## WHAT YOU ARE ASKED TO DO
Put the data, from its first line up to and including the line that contains "247 centimetres", into a numbered list, leaving out any blank lines.
★ ★ ★ ★ ★
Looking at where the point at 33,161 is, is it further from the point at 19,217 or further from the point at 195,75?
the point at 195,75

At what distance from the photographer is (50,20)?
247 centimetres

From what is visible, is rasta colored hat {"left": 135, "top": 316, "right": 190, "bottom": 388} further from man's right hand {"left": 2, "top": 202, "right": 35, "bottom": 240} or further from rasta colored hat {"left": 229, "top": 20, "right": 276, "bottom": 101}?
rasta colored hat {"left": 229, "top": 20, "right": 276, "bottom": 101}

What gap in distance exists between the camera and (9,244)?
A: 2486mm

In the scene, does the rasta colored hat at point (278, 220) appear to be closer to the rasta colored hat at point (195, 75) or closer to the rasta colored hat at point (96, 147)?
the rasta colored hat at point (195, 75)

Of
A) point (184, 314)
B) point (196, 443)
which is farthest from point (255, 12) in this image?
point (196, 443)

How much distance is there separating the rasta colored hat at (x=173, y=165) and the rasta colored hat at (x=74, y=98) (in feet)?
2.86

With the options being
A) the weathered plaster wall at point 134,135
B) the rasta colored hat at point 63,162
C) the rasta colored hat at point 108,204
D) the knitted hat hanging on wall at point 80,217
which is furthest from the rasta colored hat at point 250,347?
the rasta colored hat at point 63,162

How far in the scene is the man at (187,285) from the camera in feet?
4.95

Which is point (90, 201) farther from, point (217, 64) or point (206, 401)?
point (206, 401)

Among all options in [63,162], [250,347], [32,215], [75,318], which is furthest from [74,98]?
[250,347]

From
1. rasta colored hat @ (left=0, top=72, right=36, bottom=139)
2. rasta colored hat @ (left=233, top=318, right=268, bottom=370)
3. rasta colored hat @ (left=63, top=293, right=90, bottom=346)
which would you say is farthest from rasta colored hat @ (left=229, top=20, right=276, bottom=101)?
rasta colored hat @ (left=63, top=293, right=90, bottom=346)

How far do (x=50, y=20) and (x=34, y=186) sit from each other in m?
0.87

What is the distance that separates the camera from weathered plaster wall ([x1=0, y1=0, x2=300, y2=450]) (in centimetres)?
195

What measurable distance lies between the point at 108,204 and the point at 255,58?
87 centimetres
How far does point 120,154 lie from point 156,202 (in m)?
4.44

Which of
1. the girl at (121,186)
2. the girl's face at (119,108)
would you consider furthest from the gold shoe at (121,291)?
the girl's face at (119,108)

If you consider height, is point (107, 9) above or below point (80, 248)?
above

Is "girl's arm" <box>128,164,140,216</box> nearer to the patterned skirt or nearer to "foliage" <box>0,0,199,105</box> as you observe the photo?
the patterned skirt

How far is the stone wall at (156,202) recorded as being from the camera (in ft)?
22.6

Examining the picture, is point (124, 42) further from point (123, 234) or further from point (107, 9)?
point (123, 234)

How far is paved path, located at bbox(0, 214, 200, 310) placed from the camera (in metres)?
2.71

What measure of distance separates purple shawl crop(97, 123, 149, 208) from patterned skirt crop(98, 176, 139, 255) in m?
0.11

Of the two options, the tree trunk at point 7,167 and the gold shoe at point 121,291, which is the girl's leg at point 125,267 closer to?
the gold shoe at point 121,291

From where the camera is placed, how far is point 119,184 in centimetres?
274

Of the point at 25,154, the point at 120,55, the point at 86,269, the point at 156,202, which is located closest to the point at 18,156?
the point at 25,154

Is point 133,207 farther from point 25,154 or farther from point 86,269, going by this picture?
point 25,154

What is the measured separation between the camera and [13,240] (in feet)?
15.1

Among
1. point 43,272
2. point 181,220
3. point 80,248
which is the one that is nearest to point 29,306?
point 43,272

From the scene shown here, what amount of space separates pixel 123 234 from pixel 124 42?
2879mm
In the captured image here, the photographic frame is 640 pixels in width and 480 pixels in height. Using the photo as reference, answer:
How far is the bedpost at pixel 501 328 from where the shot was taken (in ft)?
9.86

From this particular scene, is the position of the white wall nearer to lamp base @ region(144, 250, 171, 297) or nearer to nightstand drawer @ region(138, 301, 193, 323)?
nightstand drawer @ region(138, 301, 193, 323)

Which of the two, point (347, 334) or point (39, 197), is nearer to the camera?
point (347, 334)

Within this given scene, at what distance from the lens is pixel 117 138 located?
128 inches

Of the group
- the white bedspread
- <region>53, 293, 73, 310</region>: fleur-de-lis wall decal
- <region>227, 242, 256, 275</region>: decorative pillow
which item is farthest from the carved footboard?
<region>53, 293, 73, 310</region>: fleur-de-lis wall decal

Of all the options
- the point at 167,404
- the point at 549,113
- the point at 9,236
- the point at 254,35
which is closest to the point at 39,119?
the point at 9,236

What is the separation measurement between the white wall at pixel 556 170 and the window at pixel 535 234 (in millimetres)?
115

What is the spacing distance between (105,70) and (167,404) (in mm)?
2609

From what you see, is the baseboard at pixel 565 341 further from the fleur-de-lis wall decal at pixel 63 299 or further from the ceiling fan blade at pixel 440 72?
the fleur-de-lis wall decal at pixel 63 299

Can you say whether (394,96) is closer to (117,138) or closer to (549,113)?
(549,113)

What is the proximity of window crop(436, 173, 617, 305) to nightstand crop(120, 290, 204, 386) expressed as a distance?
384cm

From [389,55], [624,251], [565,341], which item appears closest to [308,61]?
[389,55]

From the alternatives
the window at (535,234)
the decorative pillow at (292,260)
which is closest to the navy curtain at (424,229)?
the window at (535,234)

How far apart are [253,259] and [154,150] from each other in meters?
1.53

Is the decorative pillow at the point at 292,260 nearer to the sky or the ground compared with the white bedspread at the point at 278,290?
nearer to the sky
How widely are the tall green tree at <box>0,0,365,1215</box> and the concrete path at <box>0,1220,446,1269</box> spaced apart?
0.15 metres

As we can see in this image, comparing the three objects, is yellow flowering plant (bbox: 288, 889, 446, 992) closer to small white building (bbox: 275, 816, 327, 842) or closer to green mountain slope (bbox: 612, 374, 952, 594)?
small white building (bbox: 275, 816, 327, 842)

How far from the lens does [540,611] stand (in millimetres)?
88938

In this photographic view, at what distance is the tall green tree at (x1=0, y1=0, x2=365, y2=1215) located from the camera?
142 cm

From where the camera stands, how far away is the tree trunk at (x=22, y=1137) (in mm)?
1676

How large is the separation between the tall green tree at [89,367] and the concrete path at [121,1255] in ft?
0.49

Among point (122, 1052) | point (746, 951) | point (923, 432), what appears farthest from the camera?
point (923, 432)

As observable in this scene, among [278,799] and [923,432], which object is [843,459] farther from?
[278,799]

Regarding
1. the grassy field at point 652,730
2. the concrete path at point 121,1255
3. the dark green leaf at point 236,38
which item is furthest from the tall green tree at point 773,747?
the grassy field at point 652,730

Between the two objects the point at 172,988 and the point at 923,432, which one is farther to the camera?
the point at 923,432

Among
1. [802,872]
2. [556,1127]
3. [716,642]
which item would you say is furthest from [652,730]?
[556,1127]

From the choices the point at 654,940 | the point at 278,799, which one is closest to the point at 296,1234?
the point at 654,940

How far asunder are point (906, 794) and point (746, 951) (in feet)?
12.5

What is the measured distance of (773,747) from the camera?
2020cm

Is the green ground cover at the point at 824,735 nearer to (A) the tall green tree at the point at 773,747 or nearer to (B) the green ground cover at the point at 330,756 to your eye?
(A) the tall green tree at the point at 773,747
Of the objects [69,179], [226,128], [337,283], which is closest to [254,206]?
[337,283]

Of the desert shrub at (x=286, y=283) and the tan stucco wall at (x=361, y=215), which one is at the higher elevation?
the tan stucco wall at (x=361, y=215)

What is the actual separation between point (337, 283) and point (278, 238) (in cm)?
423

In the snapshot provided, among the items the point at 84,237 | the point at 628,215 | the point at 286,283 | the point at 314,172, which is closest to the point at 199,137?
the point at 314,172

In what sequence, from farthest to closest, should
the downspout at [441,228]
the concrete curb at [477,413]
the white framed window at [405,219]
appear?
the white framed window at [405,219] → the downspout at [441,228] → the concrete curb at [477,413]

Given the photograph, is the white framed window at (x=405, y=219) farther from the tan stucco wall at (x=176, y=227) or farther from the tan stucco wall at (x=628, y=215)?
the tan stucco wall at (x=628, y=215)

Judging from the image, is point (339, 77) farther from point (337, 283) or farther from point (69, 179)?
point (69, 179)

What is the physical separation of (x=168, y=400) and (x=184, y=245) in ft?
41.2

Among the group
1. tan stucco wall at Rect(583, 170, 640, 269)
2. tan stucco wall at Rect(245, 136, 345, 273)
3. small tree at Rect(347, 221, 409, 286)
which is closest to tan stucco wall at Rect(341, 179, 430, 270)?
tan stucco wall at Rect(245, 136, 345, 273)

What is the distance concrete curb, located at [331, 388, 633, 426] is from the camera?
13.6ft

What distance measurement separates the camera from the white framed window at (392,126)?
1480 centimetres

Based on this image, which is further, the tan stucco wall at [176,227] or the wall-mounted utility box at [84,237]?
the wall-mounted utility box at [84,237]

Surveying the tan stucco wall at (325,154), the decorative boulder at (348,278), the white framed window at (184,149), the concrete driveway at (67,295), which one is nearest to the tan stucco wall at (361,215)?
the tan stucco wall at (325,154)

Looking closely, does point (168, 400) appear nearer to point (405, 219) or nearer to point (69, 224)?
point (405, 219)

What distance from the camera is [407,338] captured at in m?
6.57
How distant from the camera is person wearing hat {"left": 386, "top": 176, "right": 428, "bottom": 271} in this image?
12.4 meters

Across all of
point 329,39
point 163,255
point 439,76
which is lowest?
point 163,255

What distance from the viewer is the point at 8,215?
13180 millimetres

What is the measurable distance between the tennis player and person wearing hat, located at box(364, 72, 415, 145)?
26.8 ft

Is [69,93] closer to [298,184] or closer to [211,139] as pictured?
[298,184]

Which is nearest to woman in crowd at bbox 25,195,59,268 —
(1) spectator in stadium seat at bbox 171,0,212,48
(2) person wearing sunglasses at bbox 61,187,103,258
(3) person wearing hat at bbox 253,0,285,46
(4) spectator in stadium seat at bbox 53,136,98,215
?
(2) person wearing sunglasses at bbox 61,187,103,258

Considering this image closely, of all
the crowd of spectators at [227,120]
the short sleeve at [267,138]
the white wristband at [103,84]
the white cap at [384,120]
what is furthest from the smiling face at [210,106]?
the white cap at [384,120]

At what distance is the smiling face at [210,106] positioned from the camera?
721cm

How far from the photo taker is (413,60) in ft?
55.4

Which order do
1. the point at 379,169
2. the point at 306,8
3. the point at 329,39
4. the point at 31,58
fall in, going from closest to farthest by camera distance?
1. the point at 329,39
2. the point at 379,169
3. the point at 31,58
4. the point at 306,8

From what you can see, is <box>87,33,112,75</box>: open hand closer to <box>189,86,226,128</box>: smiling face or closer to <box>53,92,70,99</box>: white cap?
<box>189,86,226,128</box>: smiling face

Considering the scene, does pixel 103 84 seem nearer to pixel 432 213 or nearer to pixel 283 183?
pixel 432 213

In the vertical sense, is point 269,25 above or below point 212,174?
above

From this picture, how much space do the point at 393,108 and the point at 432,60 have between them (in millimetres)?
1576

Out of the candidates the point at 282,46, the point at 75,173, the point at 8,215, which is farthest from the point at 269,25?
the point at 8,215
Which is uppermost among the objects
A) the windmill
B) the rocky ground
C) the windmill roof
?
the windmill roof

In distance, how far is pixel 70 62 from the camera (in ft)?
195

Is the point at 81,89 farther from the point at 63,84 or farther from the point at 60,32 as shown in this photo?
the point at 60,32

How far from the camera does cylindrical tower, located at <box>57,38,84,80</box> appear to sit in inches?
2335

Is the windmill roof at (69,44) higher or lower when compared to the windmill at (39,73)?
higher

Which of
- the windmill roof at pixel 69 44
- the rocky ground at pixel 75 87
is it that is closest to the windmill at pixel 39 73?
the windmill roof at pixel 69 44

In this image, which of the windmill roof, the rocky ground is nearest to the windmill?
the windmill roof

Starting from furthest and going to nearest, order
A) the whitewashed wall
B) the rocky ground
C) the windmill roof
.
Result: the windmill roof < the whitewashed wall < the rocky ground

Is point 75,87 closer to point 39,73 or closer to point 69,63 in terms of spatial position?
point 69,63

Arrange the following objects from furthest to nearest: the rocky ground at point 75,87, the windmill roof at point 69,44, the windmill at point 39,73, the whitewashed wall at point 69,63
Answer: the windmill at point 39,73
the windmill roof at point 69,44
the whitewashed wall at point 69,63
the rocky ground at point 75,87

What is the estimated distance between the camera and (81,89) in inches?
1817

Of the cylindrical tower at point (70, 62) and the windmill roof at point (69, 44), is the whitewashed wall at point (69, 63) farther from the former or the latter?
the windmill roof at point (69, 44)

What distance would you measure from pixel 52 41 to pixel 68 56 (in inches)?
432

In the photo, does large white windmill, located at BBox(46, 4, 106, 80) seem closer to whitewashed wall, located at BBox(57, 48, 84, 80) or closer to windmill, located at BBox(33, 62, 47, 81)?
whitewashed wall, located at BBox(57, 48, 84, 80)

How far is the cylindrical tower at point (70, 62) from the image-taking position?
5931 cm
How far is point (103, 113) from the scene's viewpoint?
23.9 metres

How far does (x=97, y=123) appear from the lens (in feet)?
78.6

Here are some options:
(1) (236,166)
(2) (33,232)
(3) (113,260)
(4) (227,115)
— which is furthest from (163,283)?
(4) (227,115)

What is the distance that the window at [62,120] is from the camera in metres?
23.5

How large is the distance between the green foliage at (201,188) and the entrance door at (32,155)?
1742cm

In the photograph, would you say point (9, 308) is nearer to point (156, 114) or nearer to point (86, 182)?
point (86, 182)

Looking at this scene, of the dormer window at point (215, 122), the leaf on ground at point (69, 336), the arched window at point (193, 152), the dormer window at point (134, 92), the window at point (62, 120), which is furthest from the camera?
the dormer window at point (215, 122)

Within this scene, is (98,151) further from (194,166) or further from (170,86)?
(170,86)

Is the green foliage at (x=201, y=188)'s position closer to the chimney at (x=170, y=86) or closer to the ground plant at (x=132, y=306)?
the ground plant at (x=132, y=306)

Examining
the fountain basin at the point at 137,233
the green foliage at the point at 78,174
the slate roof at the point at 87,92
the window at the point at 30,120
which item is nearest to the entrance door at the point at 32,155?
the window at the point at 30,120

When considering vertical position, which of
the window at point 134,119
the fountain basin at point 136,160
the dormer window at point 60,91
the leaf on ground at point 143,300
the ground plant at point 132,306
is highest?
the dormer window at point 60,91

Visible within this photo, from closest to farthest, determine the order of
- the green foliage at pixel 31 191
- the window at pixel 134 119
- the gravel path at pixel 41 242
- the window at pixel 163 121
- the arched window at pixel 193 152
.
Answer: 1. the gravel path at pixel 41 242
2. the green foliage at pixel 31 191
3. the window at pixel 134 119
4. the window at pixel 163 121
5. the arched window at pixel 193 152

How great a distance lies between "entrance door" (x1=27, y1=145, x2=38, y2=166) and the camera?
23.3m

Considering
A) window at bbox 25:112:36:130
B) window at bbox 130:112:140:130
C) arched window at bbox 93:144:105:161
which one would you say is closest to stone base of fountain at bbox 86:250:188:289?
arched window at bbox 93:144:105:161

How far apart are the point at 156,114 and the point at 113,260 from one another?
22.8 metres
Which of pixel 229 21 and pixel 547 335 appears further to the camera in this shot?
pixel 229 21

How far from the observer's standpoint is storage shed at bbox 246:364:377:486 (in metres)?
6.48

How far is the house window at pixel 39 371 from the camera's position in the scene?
★ ★ ★ ★ ★
## EXERCISE RESPONSE
1. Looking at where the point at 33,161 is, is it further from the point at 19,217 or further from the point at 195,75?
2. the point at 195,75
3. At what distance from the photographer is (50,20)?
4. 247 centimetres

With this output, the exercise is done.